(TEXT SECTION)
Posts Tagged ‘Album Review’

Les Albums Claus – 30th April 2018

Stuart Bateman

Ben Bertrand comes armed with a bass clarinet and a bunch of effects. Recorded live at les ateliers claus in October 2017, NGC 1999 doesn’t sound in any way live, and the five pieces feel very structured and are sequenced in a most cohesive fashion. While the number of singer-songwriters using loop pedals to fill out their sound seemed to explode about 12 years ago, to the point that it’s long been tedious and predictable to witness someone with an acoustic guitar and a little synth layering up the vocals and building simple three-chord strums up to epic choral dimensions.

Bertrand’s application of the equipment is both more subtle and more innovative. The repetitive motifs ripple and bounce against one another, and while there is layering, Bertrand’s restraint is noteworthy, keeping things sparse, low-key, minimal.

Taking its title from a dust-filled bright nebula in the constellation of Orion, 1,500 light years from earth – and distinctive for a black patch at its centre which is believed to be completely empty – the compositions are thematically-linked and contrive to convey a sense of floating in space.
(End TEXT SECTION)
(DATA SEGMENT)
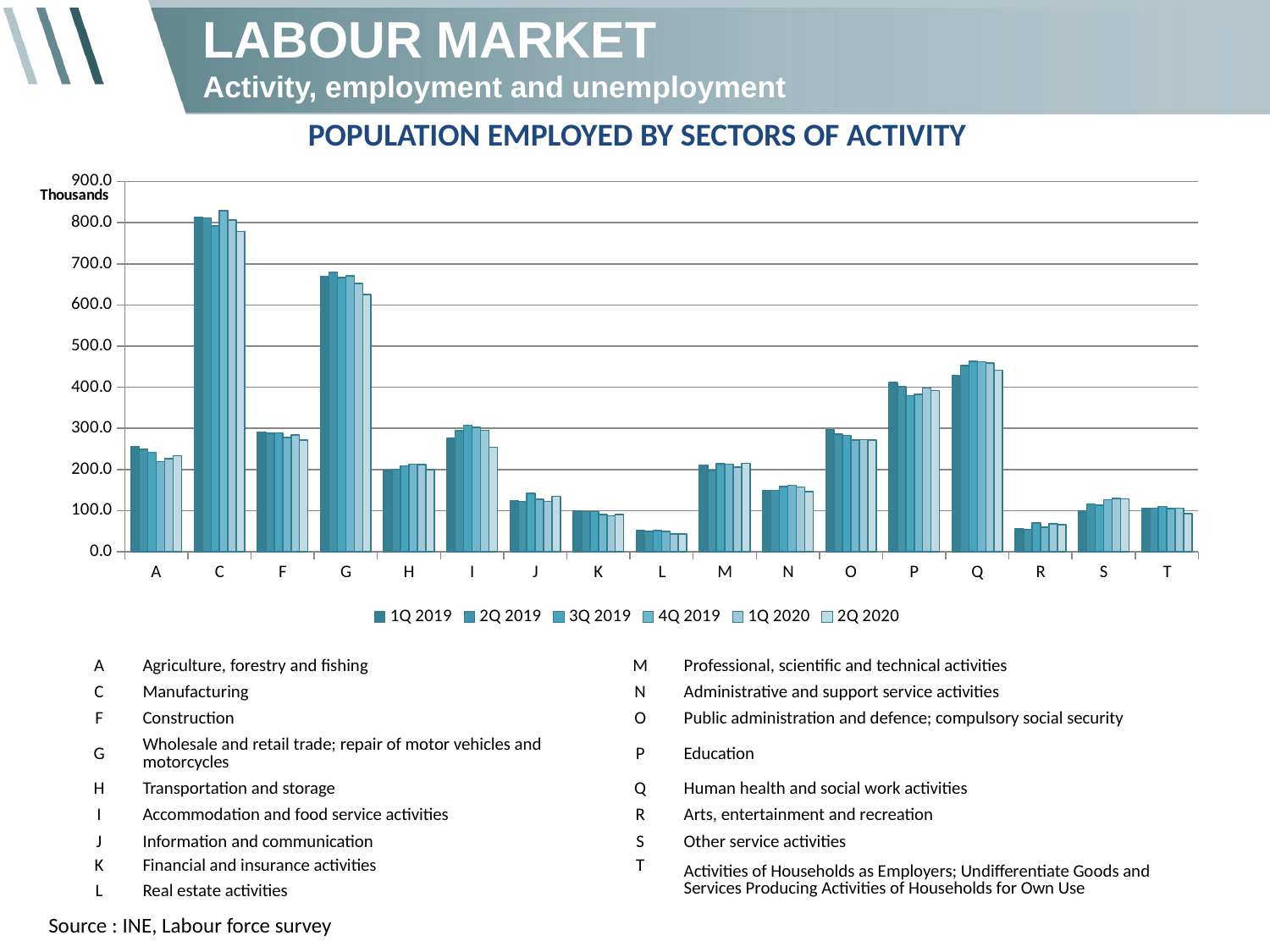
Is the value for sector A in 1Q 2019 greater or less than 200.0? greater Which sector category has the lowest employed population in the chart? L How many series does the chart legend list? 6 Which sector category has the highest employed population in the chart? C What is the title of the chart? POPULATION EMPLOYED BY SECTORS OF ACTIVITY What type of chart is shown on the slide? bar chart Is the value for sector Q in 3Q 2019 greater or less than 400.0? greater Which has the larger value for 1Q 2019, sector G or sector Q? G How many sector categories are shown along the x axis of the chart? 17 Is the value for sector L in 1Q 2019 greater or less than 100.0? less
(End DATA SEGMENT)
TASK INSTRUCTIONS
1. Update the passage of the album review that opens with the words containing "Posts Tagged ‘Album" and closes with "epic choral dimensions.", putting "tenor saxophone" in place of "bass clarinet".
2. Decide whether each statement agrees with the album review, answering yes or no and quoting the words of the review that settle it: (a) NGC 1999 was recorded live at les ateliers claus in October 2017. (b) The album is made up of seven pieces. (c) The nebula that gives the album its title lies 1,500 light years from earth.
3. Pick up the album review after its final sentence and carry it on.
The lines have no part in this.

OUTPUTS IN ORDER
1.
Posts Tagged ‘Album Review’

Les Albums Claus – 30th April 2018

Stuart Bateman

Ben Bertrand comes armed with a tenor saxophone and a bunch of effects. Recorded live at les ateliers claus in October 2017, NGC 1999 doesn’t sound in any way live, and the five pieces feel very structured and are sequenced in a most cohesive fashion. While the number of singer-songwriters using loop pedals to fill out their sound seemed to explode about 12 years ago, to the point that it’s long been tedious and predictable to witness someone with an acoustic guitar and a little synth layering up the vocals and building simple three-chord strums up to epic choral dimensions.

2.
(a) Yes: "Recorded live at les ateliers claus in October 2017"
(b) No: "the five pieces feel very structured"
(c) Yes: "1,500 light years from earth"

3.
Things to threaten to spiral out of control with shrill, electronic whistles sending the end of ‘V380 Orionis’ (a multiple star system at the centre of Orion and the primary source of light for NGC 1999) skyward. But thereafter it’s very much sparser and quieter. ‘Malkauns on Kitt Peak’ brings a change of tone for the album’s mid-point: a hushed, brooding expanse of elongated pulses which echo out into the darkness, it’s spacious yet strangely airless. For the first time on the album, the clarinet sounds like a clarinet as it meanders through a fizz of skittering treble that falls like shooting stars.

The pieces flow together and transition effortlessly as Bertrand bounces through the abyss with an assurance and tranquillity that’s soothing, but nevertheless strange.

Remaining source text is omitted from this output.